A Guide To (Almost) Every Taco Filling

Quick: How many Mexican taco fillings can you name off the top of your head? Four? Five? In reality, there are dozens of taco fillings to be found all across Mexico, using just about every part of just about every animal (and that's not to mention the vegetarian ones). Here are 20.

A Guide to (Almost) Every Taco Filling (Slideshow)

A taco, by definition, is a tortilla folded or rolled around (or just sitting beneath) a filling — a broad definition which opens the door to an infinite amount of taco possibilities.

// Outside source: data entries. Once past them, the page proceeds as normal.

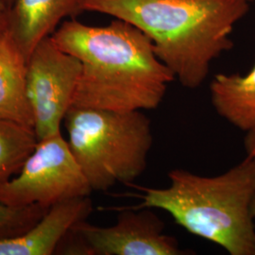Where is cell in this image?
I'll use <instances>...</instances> for the list:
<instances>
[{
    "mask_svg": "<svg viewBox=\"0 0 255 255\" xmlns=\"http://www.w3.org/2000/svg\"><path fill=\"white\" fill-rule=\"evenodd\" d=\"M51 37L82 64L74 107L157 109L176 80L150 39L126 21L116 18L107 26L93 27L72 19L64 21Z\"/></svg>",
    "mask_w": 255,
    "mask_h": 255,
    "instance_id": "1",
    "label": "cell"
},
{
    "mask_svg": "<svg viewBox=\"0 0 255 255\" xmlns=\"http://www.w3.org/2000/svg\"><path fill=\"white\" fill-rule=\"evenodd\" d=\"M247 0H86L85 11L126 21L150 39L155 53L182 86L196 89L210 64L233 48Z\"/></svg>",
    "mask_w": 255,
    "mask_h": 255,
    "instance_id": "2",
    "label": "cell"
},
{
    "mask_svg": "<svg viewBox=\"0 0 255 255\" xmlns=\"http://www.w3.org/2000/svg\"><path fill=\"white\" fill-rule=\"evenodd\" d=\"M165 188H142L133 208L167 212L182 228L222 247L229 255H255V159L248 157L218 176L176 168Z\"/></svg>",
    "mask_w": 255,
    "mask_h": 255,
    "instance_id": "3",
    "label": "cell"
},
{
    "mask_svg": "<svg viewBox=\"0 0 255 255\" xmlns=\"http://www.w3.org/2000/svg\"><path fill=\"white\" fill-rule=\"evenodd\" d=\"M64 122L70 149L92 191L131 183L146 170L153 136L143 111L72 106Z\"/></svg>",
    "mask_w": 255,
    "mask_h": 255,
    "instance_id": "4",
    "label": "cell"
},
{
    "mask_svg": "<svg viewBox=\"0 0 255 255\" xmlns=\"http://www.w3.org/2000/svg\"><path fill=\"white\" fill-rule=\"evenodd\" d=\"M17 174L0 185L1 203L50 208L93 192L62 132L38 140Z\"/></svg>",
    "mask_w": 255,
    "mask_h": 255,
    "instance_id": "5",
    "label": "cell"
},
{
    "mask_svg": "<svg viewBox=\"0 0 255 255\" xmlns=\"http://www.w3.org/2000/svg\"><path fill=\"white\" fill-rule=\"evenodd\" d=\"M82 70L81 62L47 37L27 60V97L38 140L61 132V125L74 96Z\"/></svg>",
    "mask_w": 255,
    "mask_h": 255,
    "instance_id": "6",
    "label": "cell"
},
{
    "mask_svg": "<svg viewBox=\"0 0 255 255\" xmlns=\"http://www.w3.org/2000/svg\"><path fill=\"white\" fill-rule=\"evenodd\" d=\"M117 223L101 227L82 220L72 226L87 255H182L177 239L164 234L163 220L149 208L119 209Z\"/></svg>",
    "mask_w": 255,
    "mask_h": 255,
    "instance_id": "7",
    "label": "cell"
},
{
    "mask_svg": "<svg viewBox=\"0 0 255 255\" xmlns=\"http://www.w3.org/2000/svg\"><path fill=\"white\" fill-rule=\"evenodd\" d=\"M93 212L89 196L74 198L50 207L32 229L19 237L0 239V255H51L60 240L76 223Z\"/></svg>",
    "mask_w": 255,
    "mask_h": 255,
    "instance_id": "8",
    "label": "cell"
},
{
    "mask_svg": "<svg viewBox=\"0 0 255 255\" xmlns=\"http://www.w3.org/2000/svg\"><path fill=\"white\" fill-rule=\"evenodd\" d=\"M86 0H12L9 8L10 33L28 60L43 40L64 19L85 11Z\"/></svg>",
    "mask_w": 255,
    "mask_h": 255,
    "instance_id": "9",
    "label": "cell"
},
{
    "mask_svg": "<svg viewBox=\"0 0 255 255\" xmlns=\"http://www.w3.org/2000/svg\"><path fill=\"white\" fill-rule=\"evenodd\" d=\"M27 72V58L8 29L0 38V119L34 128Z\"/></svg>",
    "mask_w": 255,
    "mask_h": 255,
    "instance_id": "10",
    "label": "cell"
},
{
    "mask_svg": "<svg viewBox=\"0 0 255 255\" xmlns=\"http://www.w3.org/2000/svg\"><path fill=\"white\" fill-rule=\"evenodd\" d=\"M210 94L219 117L245 132L255 128V64L246 75H216Z\"/></svg>",
    "mask_w": 255,
    "mask_h": 255,
    "instance_id": "11",
    "label": "cell"
},
{
    "mask_svg": "<svg viewBox=\"0 0 255 255\" xmlns=\"http://www.w3.org/2000/svg\"><path fill=\"white\" fill-rule=\"evenodd\" d=\"M37 143L33 128L0 119V185L18 173Z\"/></svg>",
    "mask_w": 255,
    "mask_h": 255,
    "instance_id": "12",
    "label": "cell"
},
{
    "mask_svg": "<svg viewBox=\"0 0 255 255\" xmlns=\"http://www.w3.org/2000/svg\"><path fill=\"white\" fill-rule=\"evenodd\" d=\"M48 210L39 205L15 207L0 202V239L25 234L39 223Z\"/></svg>",
    "mask_w": 255,
    "mask_h": 255,
    "instance_id": "13",
    "label": "cell"
},
{
    "mask_svg": "<svg viewBox=\"0 0 255 255\" xmlns=\"http://www.w3.org/2000/svg\"><path fill=\"white\" fill-rule=\"evenodd\" d=\"M244 147L247 156L255 159V128L246 132L244 139Z\"/></svg>",
    "mask_w": 255,
    "mask_h": 255,
    "instance_id": "14",
    "label": "cell"
},
{
    "mask_svg": "<svg viewBox=\"0 0 255 255\" xmlns=\"http://www.w3.org/2000/svg\"><path fill=\"white\" fill-rule=\"evenodd\" d=\"M9 9L0 10V38L9 29Z\"/></svg>",
    "mask_w": 255,
    "mask_h": 255,
    "instance_id": "15",
    "label": "cell"
},
{
    "mask_svg": "<svg viewBox=\"0 0 255 255\" xmlns=\"http://www.w3.org/2000/svg\"><path fill=\"white\" fill-rule=\"evenodd\" d=\"M9 8V3L7 0H0V10H7Z\"/></svg>",
    "mask_w": 255,
    "mask_h": 255,
    "instance_id": "16",
    "label": "cell"
},
{
    "mask_svg": "<svg viewBox=\"0 0 255 255\" xmlns=\"http://www.w3.org/2000/svg\"><path fill=\"white\" fill-rule=\"evenodd\" d=\"M253 214H254V217H255V200L254 201V205H253Z\"/></svg>",
    "mask_w": 255,
    "mask_h": 255,
    "instance_id": "17",
    "label": "cell"
},
{
    "mask_svg": "<svg viewBox=\"0 0 255 255\" xmlns=\"http://www.w3.org/2000/svg\"><path fill=\"white\" fill-rule=\"evenodd\" d=\"M8 1V3H9V6H10V4H11V2H12V0H7Z\"/></svg>",
    "mask_w": 255,
    "mask_h": 255,
    "instance_id": "18",
    "label": "cell"
},
{
    "mask_svg": "<svg viewBox=\"0 0 255 255\" xmlns=\"http://www.w3.org/2000/svg\"><path fill=\"white\" fill-rule=\"evenodd\" d=\"M248 2H251V1H255V0H247Z\"/></svg>",
    "mask_w": 255,
    "mask_h": 255,
    "instance_id": "19",
    "label": "cell"
}]
</instances>
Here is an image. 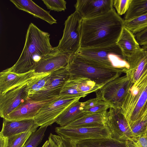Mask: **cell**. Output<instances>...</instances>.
<instances>
[{
    "instance_id": "obj_2",
    "label": "cell",
    "mask_w": 147,
    "mask_h": 147,
    "mask_svg": "<svg viewBox=\"0 0 147 147\" xmlns=\"http://www.w3.org/2000/svg\"><path fill=\"white\" fill-rule=\"evenodd\" d=\"M50 35L32 23L28 28L22 51L16 63L5 69L18 74H23L33 70L38 63L54 49L50 42Z\"/></svg>"
},
{
    "instance_id": "obj_16",
    "label": "cell",
    "mask_w": 147,
    "mask_h": 147,
    "mask_svg": "<svg viewBox=\"0 0 147 147\" xmlns=\"http://www.w3.org/2000/svg\"><path fill=\"white\" fill-rule=\"evenodd\" d=\"M34 70L18 74L5 69L0 73V95L11 89L29 82L37 74Z\"/></svg>"
},
{
    "instance_id": "obj_20",
    "label": "cell",
    "mask_w": 147,
    "mask_h": 147,
    "mask_svg": "<svg viewBox=\"0 0 147 147\" xmlns=\"http://www.w3.org/2000/svg\"><path fill=\"white\" fill-rule=\"evenodd\" d=\"M117 44L126 59L142 48L134 34L125 26L122 29Z\"/></svg>"
},
{
    "instance_id": "obj_6",
    "label": "cell",
    "mask_w": 147,
    "mask_h": 147,
    "mask_svg": "<svg viewBox=\"0 0 147 147\" xmlns=\"http://www.w3.org/2000/svg\"><path fill=\"white\" fill-rule=\"evenodd\" d=\"M82 19L75 11L65 20L62 36L56 47L60 52L73 55L78 52L80 48V25Z\"/></svg>"
},
{
    "instance_id": "obj_32",
    "label": "cell",
    "mask_w": 147,
    "mask_h": 147,
    "mask_svg": "<svg viewBox=\"0 0 147 147\" xmlns=\"http://www.w3.org/2000/svg\"><path fill=\"white\" fill-rule=\"evenodd\" d=\"M60 95L84 97L86 96L79 92L75 84L69 79L64 84L61 88Z\"/></svg>"
},
{
    "instance_id": "obj_35",
    "label": "cell",
    "mask_w": 147,
    "mask_h": 147,
    "mask_svg": "<svg viewBox=\"0 0 147 147\" xmlns=\"http://www.w3.org/2000/svg\"><path fill=\"white\" fill-rule=\"evenodd\" d=\"M132 0H113V7L119 16L125 14L128 10Z\"/></svg>"
},
{
    "instance_id": "obj_26",
    "label": "cell",
    "mask_w": 147,
    "mask_h": 147,
    "mask_svg": "<svg viewBox=\"0 0 147 147\" xmlns=\"http://www.w3.org/2000/svg\"><path fill=\"white\" fill-rule=\"evenodd\" d=\"M146 13L147 0H132L123 20H130Z\"/></svg>"
},
{
    "instance_id": "obj_18",
    "label": "cell",
    "mask_w": 147,
    "mask_h": 147,
    "mask_svg": "<svg viewBox=\"0 0 147 147\" xmlns=\"http://www.w3.org/2000/svg\"><path fill=\"white\" fill-rule=\"evenodd\" d=\"M126 60L129 66L127 75L131 82L135 83L140 78L147 67V51L142 48L135 54L127 58Z\"/></svg>"
},
{
    "instance_id": "obj_9",
    "label": "cell",
    "mask_w": 147,
    "mask_h": 147,
    "mask_svg": "<svg viewBox=\"0 0 147 147\" xmlns=\"http://www.w3.org/2000/svg\"><path fill=\"white\" fill-rule=\"evenodd\" d=\"M70 78L67 67L61 68L51 72L43 89L29 96L32 100L36 101H43L60 95L63 84Z\"/></svg>"
},
{
    "instance_id": "obj_3",
    "label": "cell",
    "mask_w": 147,
    "mask_h": 147,
    "mask_svg": "<svg viewBox=\"0 0 147 147\" xmlns=\"http://www.w3.org/2000/svg\"><path fill=\"white\" fill-rule=\"evenodd\" d=\"M66 67L69 78H85L102 86L126 71L104 66L77 53L71 56Z\"/></svg>"
},
{
    "instance_id": "obj_14",
    "label": "cell",
    "mask_w": 147,
    "mask_h": 147,
    "mask_svg": "<svg viewBox=\"0 0 147 147\" xmlns=\"http://www.w3.org/2000/svg\"><path fill=\"white\" fill-rule=\"evenodd\" d=\"M72 55L61 52L56 47H54L50 53L40 60L34 70L36 74L47 73L66 67Z\"/></svg>"
},
{
    "instance_id": "obj_30",
    "label": "cell",
    "mask_w": 147,
    "mask_h": 147,
    "mask_svg": "<svg viewBox=\"0 0 147 147\" xmlns=\"http://www.w3.org/2000/svg\"><path fill=\"white\" fill-rule=\"evenodd\" d=\"M124 26L134 34L147 28V13L131 20L124 21Z\"/></svg>"
},
{
    "instance_id": "obj_12",
    "label": "cell",
    "mask_w": 147,
    "mask_h": 147,
    "mask_svg": "<svg viewBox=\"0 0 147 147\" xmlns=\"http://www.w3.org/2000/svg\"><path fill=\"white\" fill-rule=\"evenodd\" d=\"M29 82L14 88L0 95V116L4 118L29 98L25 90Z\"/></svg>"
},
{
    "instance_id": "obj_36",
    "label": "cell",
    "mask_w": 147,
    "mask_h": 147,
    "mask_svg": "<svg viewBox=\"0 0 147 147\" xmlns=\"http://www.w3.org/2000/svg\"><path fill=\"white\" fill-rule=\"evenodd\" d=\"M134 35L140 46L147 45V28Z\"/></svg>"
},
{
    "instance_id": "obj_25",
    "label": "cell",
    "mask_w": 147,
    "mask_h": 147,
    "mask_svg": "<svg viewBox=\"0 0 147 147\" xmlns=\"http://www.w3.org/2000/svg\"><path fill=\"white\" fill-rule=\"evenodd\" d=\"M78 90L86 96L93 92L95 93L102 86L85 78H69Z\"/></svg>"
},
{
    "instance_id": "obj_17",
    "label": "cell",
    "mask_w": 147,
    "mask_h": 147,
    "mask_svg": "<svg viewBox=\"0 0 147 147\" xmlns=\"http://www.w3.org/2000/svg\"><path fill=\"white\" fill-rule=\"evenodd\" d=\"M38 127L34 119L8 120L3 118L0 136L7 137L29 131H34Z\"/></svg>"
},
{
    "instance_id": "obj_41",
    "label": "cell",
    "mask_w": 147,
    "mask_h": 147,
    "mask_svg": "<svg viewBox=\"0 0 147 147\" xmlns=\"http://www.w3.org/2000/svg\"></svg>"
},
{
    "instance_id": "obj_7",
    "label": "cell",
    "mask_w": 147,
    "mask_h": 147,
    "mask_svg": "<svg viewBox=\"0 0 147 147\" xmlns=\"http://www.w3.org/2000/svg\"><path fill=\"white\" fill-rule=\"evenodd\" d=\"M130 80L126 75L108 82L96 92V97L111 107L121 109L128 90Z\"/></svg>"
},
{
    "instance_id": "obj_34",
    "label": "cell",
    "mask_w": 147,
    "mask_h": 147,
    "mask_svg": "<svg viewBox=\"0 0 147 147\" xmlns=\"http://www.w3.org/2000/svg\"><path fill=\"white\" fill-rule=\"evenodd\" d=\"M50 136L59 147H77V142L58 135L50 133Z\"/></svg>"
},
{
    "instance_id": "obj_11",
    "label": "cell",
    "mask_w": 147,
    "mask_h": 147,
    "mask_svg": "<svg viewBox=\"0 0 147 147\" xmlns=\"http://www.w3.org/2000/svg\"><path fill=\"white\" fill-rule=\"evenodd\" d=\"M55 131L59 136L76 142L111 136L110 132L106 126L80 128L56 127Z\"/></svg>"
},
{
    "instance_id": "obj_15",
    "label": "cell",
    "mask_w": 147,
    "mask_h": 147,
    "mask_svg": "<svg viewBox=\"0 0 147 147\" xmlns=\"http://www.w3.org/2000/svg\"><path fill=\"white\" fill-rule=\"evenodd\" d=\"M60 96L41 101H34L29 97L25 102L4 119L8 120L34 119L36 114L44 105L56 99Z\"/></svg>"
},
{
    "instance_id": "obj_13",
    "label": "cell",
    "mask_w": 147,
    "mask_h": 147,
    "mask_svg": "<svg viewBox=\"0 0 147 147\" xmlns=\"http://www.w3.org/2000/svg\"><path fill=\"white\" fill-rule=\"evenodd\" d=\"M75 11L83 19L95 18L105 14L113 7V0H77Z\"/></svg>"
},
{
    "instance_id": "obj_29",
    "label": "cell",
    "mask_w": 147,
    "mask_h": 147,
    "mask_svg": "<svg viewBox=\"0 0 147 147\" xmlns=\"http://www.w3.org/2000/svg\"><path fill=\"white\" fill-rule=\"evenodd\" d=\"M130 127L132 132V139L147 133V106L140 117Z\"/></svg>"
},
{
    "instance_id": "obj_19",
    "label": "cell",
    "mask_w": 147,
    "mask_h": 147,
    "mask_svg": "<svg viewBox=\"0 0 147 147\" xmlns=\"http://www.w3.org/2000/svg\"><path fill=\"white\" fill-rule=\"evenodd\" d=\"M19 9L21 10L42 19L50 25L57 23L49 12L42 9L31 0H10Z\"/></svg>"
},
{
    "instance_id": "obj_37",
    "label": "cell",
    "mask_w": 147,
    "mask_h": 147,
    "mask_svg": "<svg viewBox=\"0 0 147 147\" xmlns=\"http://www.w3.org/2000/svg\"><path fill=\"white\" fill-rule=\"evenodd\" d=\"M133 141L136 147H147V134L133 138Z\"/></svg>"
},
{
    "instance_id": "obj_31",
    "label": "cell",
    "mask_w": 147,
    "mask_h": 147,
    "mask_svg": "<svg viewBox=\"0 0 147 147\" xmlns=\"http://www.w3.org/2000/svg\"><path fill=\"white\" fill-rule=\"evenodd\" d=\"M47 127H40L33 132L26 142L24 147H37L41 142L45 136Z\"/></svg>"
},
{
    "instance_id": "obj_24",
    "label": "cell",
    "mask_w": 147,
    "mask_h": 147,
    "mask_svg": "<svg viewBox=\"0 0 147 147\" xmlns=\"http://www.w3.org/2000/svg\"><path fill=\"white\" fill-rule=\"evenodd\" d=\"M33 132L29 131L7 137L0 136V147H24Z\"/></svg>"
},
{
    "instance_id": "obj_5",
    "label": "cell",
    "mask_w": 147,
    "mask_h": 147,
    "mask_svg": "<svg viewBox=\"0 0 147 147\" xmlns=\"http://www.w3.org/2000/svg\"><path fill=\"white\" fill-rule=\"evenodd\" d=\"M76 53L106 67L126 69L129 68L126 59L117 44L104 47L80 48Z\"/></svg>"
},
{
    "instance_id": "obj_1",
    "label": "cell",
    "mask_w": 147,
    "mask_h": 147,
    "mask_svg": "<svg viewBox=\"0 0 147 147\" xmlns=\"http://www.w3.org/2000/svg\"><path fill=\"white\" fill-rule=\"evenodd\" d=\"M124 26L123 19L114 8L100 16L83 19L80 25V48L104 47L115 44Z\"/></svg>"
},
{
    "instance_id": "obj_4",
    "label": "cell",
    "mask_w": 147,
    "mask_h": 147,
    "mask_svg": "<svg viewBox=\"0 0 147 147\" xmlns=\"http://www.w3.org/2000/svg\"><path fill=\"white\" fill-rule=\"evenodd\" d=\"M130 82L121 108L130 126L140 117L147 105V67L135 83Z\"/></svg>"
},
{
    "instance_id": "obj_39",
    "label": "cell",
    "mask_w": 147,
    "mask_h": 147,
    "mask_svg": "<svg viewBox=\"0 0 147 147\" xmlns=\"http://www.w3.org/2000/svg\"><path fill=\"white\" fill-rule=\"evenodd\" d=\"M48 144V140L46 141L42 147H47Z\"/></svg>"
},
{
    "instance_id": "obj_23",
    "label": "cell",
    "mask_w": 147,
    "mask_h": 147,
    "mask_svg": "<svg viewBox=\"0 0 147 147\" xmlns=\"http://www.w3.org/2000/svg\"><path fill=\"white\" fill-rule=\"evenodd\" d=\"M107 112V111L100 113H87L65 127L80 128L106 126L105 122Z\"/></svg>"
},
{
    "instance_id": "obj_38",
    "label": "cell",
    "mask_w": 147,
    "mask_h": 147,
    "mask_svg": "<svg viewBox=\"0 0 147 147\" xmlns=\"http://www.w3.org/2000/svg\"><path fill=\"white\" fill-rule=\"evenodd\" d=\"M48 140V144L47 147H59L57 144L49 136Z\"/></svg>"
},
{
    "instance_id": "obj_33",
    "label": "cell",
    "mask_w": 147,
    "mask_h": 147,
    "mask_svg": "<svg viewBox=\"0 0 147 147\" xmlns=\"http://www.w3.org/2000/svg\"><path fill=\"white\" fill-rule=\"evenodd\" d=\"M47 8L57 12L64 11L66 9V2L64 0H42Z\"/></svg>"
},
{
    "instance_id": "obj_10",
    "label": "cell",
    "mask_w": 147,
    "mask_h": 147,
    "mask_svg": "<svg viewBox=\"0 0 147 147\" xmlns=\"http://www.w3.org/2000/svg\"><path fill=\"white\" fill-rule=\"evenodd\" d=\"M106 114L105 124L111 133L110 137L121 141H131L132 131L121 109L111 107Z\"/></svg>"
},
{
    "instance_id": "obj_40",
    "label": "cell",
    "mask_w": 147,
    "mask_h": 147,
    "mask_svg": "<svg viewBox=\"0 0 147 147\" xmlns=\"http://www.w3.org/2000/svg\"><path fill=\"white\" fill-rule=\"evenodd\" d=\"M144 50L147 51V45L142 46V47Z\"/></svg>"
},
{
    "instance_id": "obj_27",
    "label": "cell",
    "mask_w": 147,
    "mask_h": 147,
    "mask_svg": "<svg viewBox=\"0 0 147 147\" xmlns=\"http://www.w3.org/2000/svg\"><path fill=\"white\" fill-rule=\"evenodd\" d=\"M50 73L37 74L33 78L29 81L25 89L29 96L43 89Z\"/></svg>"
},
{
    "instance_id": "obj_28",
    "label": "cell",
    "mask_w": 147,
    "mask_h": 147,
    "mask_svg": "<svg viewBox=\"0 0 147 147\" xmlns=\"http://www.w3.org/2000/svg\"><path fill=\"white\" fill-rule=\"evenodd\" d=\"M83 102V111L88 113L103 112L111 107L109 104L97 97Z\"/></svg>"
},
{
    "instance_id": "obj_21",
    "label": "cell",
    "mask_w": 147,
    "mask_h": 147,
    "mask_svg": "<svg viewBox=\"0 0 147 147\" xmlns=\"http://www.w3.org/2000/svg\"><path fill=\"white\" fill-rule=\"evenodd\" d=\"M78 99L69 105L57 118L55 122L64 127L87 113L83 111L84 102Z\"/></svg>"
},
{
    "instance_id": "obj_22",
    "label": "cell",
    "mask_w": 147,
    "mask_h": 147,
    "mask_svg": "<svg viewBox=\"0 0 147 147\" xmlns=\"http://www.w3.org/2000/svg\"><path fill=\"white\" fill-rule=\"evenodd\" d=\"M77 147H136L130 140L121 141L111 137L89 139L77 142Z\"/></svg>"
},
{
    "instance_id": "obj_8",
    "label": "cell",
    "mask_w": 147,
    "mask_h": 147,
    "mask_svg": "<svg viewBox=\"0 0 147 147\" xmlns=\"http://www.w3.org/2000/svg\"><path fill=\"white\" fill-rule=\"evenodd\" d=\"M56 99L46 104L34 118L36 123L41 127L51 126L58 117L71 103L80 97L61 95Z\"/></svg>"
}]
</instances>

But in Mexico, traditional tacos tend to fall into a handful of styles: Tacos de asador (filled with meats that have been griddled or grilled), tacos de cazo (filled with meat slow-cooked in lard), and tacos de cazuela (braised or simmered meats). You'll also occasionally find flautas, also called taquitos (in which the filled tortillas are rolled and deep-fried), or tacos sudados ("sweaty tacos," in which tortillas are filled with meat and kept warm in a cloth-covered basket). Notice that hard-shell tacos, apart from flautas, aren't generally a part of the Mexican taco lexicon.

We're just discussing meat-based fillings today, but vegetarians shouldn't despair. There are plenty of vegetable-based tacos to be found in Mexico as well, including those made with nopales (cactus pads), potatoes, rajas (roasted poblano pepper strips), squash blossoms, and huitlacoche (corn smut, a fungus that grows on corn, sometimes called "the truffle of Mexico").

Traditional tacos tend to be made with a double-layer of corn tortillas for extra support, with the fillings topped with diced onions and cilantro and sometimes a squirt of salsa or guacamole. As for lettuce, tomato, and shredded cheese? Again, not really a part of the Mexican taco lexicon.

Read on to learn all about the wide, wide world of Mexican taco fillings. Some of these you've most likely had (and can find variations of at your local Chipotle), others you've probably never heard of, and some are definitely not for the squeamish. But now, when you next happen upon a taco truck and someone asks you what exactly "sesos" is, you can tell them that they probably don't want to know.

Al Pastor

"Shepherd style" — thin slices of pork marinated in adobo and then stacked and pressed together on a vertical rotisserie, like those used to cook gyro meat or shawarma. The meat is carved off to order and mixed with pineapple, often cooked on the same spit.


Traditional barbacoa is made by slow-steaming a whole lamb or goat in maguey leaves, then shredding the meat and mixing it in with its juices.